- Directed by: Darren Ashton
- Written by: Darren Ashton Shaun Angus Hall
- Produced by: Al Clark Andrena Finlay Barbara Gibbs Jodi Matterson Bjorg Veland
- Starring: Damon Gameau Stephen Curry Ryan Johnson Callan Mulvey Sam Worthington
- Cinematography: Geoffrey Hall
- Release date: 8 September 2004;
- Running time: 98 minutes
- Country: Australia
- Language: English

= Thunderstruck (2004 film) =

Thunderstruck is a 2004 Australian film directed by Darren Ashton and starring Stephen Curry, Damon Gameau, Ryan Johnson, Callan Mulvey, and Sam Worthington. Its plot concerns five AC/DC fans who make a promise that if one of them died, the other four would have him buried next to grave of their idol, Bon Scott. When one of them dies, the remaining four embark on a road trip to fulfill their promise.

==Plot==
Ben, Sonny, Lloyd, Sam, and Ronnie are friends from Sydney who are all big fans of AC/DC and see them in concert one night in 1991. After a near death experience, the five make a pact that if one among them died the other four would be bury him next to the grave of their idol, the late AC/DC frontman, Bon Scott. Twelve years pass and the five friends have each gone their own ways.
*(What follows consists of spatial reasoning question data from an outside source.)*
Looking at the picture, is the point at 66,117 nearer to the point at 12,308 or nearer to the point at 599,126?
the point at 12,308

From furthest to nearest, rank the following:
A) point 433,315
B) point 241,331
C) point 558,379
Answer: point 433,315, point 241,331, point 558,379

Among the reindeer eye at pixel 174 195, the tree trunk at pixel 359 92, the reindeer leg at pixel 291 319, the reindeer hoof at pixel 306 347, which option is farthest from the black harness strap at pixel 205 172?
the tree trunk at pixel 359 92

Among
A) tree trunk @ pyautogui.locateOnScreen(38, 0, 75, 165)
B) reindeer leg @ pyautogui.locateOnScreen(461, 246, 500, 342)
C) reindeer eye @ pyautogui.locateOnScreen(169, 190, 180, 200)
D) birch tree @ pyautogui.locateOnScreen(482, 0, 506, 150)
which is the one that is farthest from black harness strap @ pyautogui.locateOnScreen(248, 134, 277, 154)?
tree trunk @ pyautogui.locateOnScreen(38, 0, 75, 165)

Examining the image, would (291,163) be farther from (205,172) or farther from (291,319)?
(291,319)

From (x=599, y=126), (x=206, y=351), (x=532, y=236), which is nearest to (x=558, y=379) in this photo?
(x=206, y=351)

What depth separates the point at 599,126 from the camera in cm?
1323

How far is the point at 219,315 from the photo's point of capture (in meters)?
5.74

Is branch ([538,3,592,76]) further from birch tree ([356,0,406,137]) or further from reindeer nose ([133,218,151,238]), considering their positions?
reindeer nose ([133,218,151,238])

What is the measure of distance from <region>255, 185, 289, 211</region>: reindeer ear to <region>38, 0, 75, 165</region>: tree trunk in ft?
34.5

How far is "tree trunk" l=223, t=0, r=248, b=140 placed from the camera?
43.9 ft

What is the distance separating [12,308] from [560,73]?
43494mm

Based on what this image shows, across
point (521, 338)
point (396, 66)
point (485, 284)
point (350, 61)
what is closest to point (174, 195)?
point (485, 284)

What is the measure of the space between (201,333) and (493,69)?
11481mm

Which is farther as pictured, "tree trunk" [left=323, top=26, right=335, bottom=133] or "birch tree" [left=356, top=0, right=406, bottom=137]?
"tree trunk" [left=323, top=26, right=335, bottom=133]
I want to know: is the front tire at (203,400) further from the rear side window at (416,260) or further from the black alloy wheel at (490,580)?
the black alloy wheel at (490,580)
When Ronnie dies from being struck by a lightning bolt while playing golf, the remaining four unite and decide to fulfill the promise they made together long ago. They retrieve Ronnie's cremated remains and embark on a road trip to Fremantle (where Bon Scott's ashes were scattered) to scatter his ashes over Fremantle Cemetery.

==Cast==
- Stephen Curry as Ben
- Damon Gameau as Sonny
- Ryan Johnson as Lloyd
- Callan Mulvey as Sam
- Sam Worthington as Ronnie
- Roy Billing as Tiny
- Rachel Gordon as Molly
- George Kapiniaris as Mr Koyths
- Saskia Burmeister as Chloe
- Deborah Kennedy as Matron of Honour

==Production==
Geoffrey Hall was responsible for the cinematography on the film, for which he won the Silver Award from the Australian Cinematographers Society.
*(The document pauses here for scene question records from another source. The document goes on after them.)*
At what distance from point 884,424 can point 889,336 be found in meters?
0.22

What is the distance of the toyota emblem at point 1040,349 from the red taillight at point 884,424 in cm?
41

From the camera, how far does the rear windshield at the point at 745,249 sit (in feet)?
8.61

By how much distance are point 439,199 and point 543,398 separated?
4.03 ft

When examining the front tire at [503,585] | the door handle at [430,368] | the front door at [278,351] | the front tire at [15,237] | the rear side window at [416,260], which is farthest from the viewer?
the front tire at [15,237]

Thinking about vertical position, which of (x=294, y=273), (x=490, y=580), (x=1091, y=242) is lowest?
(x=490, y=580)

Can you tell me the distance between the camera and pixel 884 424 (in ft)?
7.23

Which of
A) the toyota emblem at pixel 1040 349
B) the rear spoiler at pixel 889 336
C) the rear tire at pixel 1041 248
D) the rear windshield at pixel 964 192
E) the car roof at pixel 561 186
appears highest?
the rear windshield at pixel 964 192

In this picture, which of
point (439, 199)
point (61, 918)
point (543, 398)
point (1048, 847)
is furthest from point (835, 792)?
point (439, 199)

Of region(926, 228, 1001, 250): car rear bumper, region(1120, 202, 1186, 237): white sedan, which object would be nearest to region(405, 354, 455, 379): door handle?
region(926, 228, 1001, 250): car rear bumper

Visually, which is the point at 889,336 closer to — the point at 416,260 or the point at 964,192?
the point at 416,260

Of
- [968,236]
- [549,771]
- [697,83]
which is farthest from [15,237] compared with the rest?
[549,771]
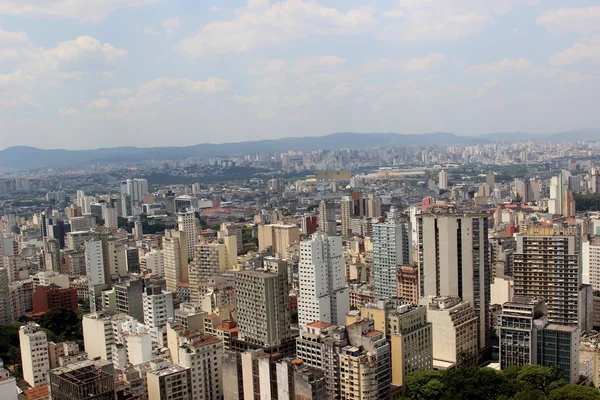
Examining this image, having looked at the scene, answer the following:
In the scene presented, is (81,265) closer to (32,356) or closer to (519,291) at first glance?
(32,356)

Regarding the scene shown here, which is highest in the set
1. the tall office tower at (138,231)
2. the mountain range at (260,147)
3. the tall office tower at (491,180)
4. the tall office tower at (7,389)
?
the mountain range at (260,147)

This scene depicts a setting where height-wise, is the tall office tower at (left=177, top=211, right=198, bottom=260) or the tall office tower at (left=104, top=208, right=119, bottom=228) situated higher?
the tall office tower at (left=177, top=211, right=198, bottom=260)

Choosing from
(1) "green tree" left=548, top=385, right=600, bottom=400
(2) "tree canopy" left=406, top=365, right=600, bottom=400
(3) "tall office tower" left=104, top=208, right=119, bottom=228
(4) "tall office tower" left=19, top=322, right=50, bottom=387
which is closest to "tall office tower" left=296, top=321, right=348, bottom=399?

The title was taken from the AC/DC song "Thunderstruck".

==Release==
The film was released on 8 September 2004.

== Reception ==
On review aggregator Rotten Tomatoes the film has a score of 57% based on reviews from seven critics, with an average 5.3/10 rating.

==Box office==
Thunderstruck grossed $908,294 at the box office in Australia.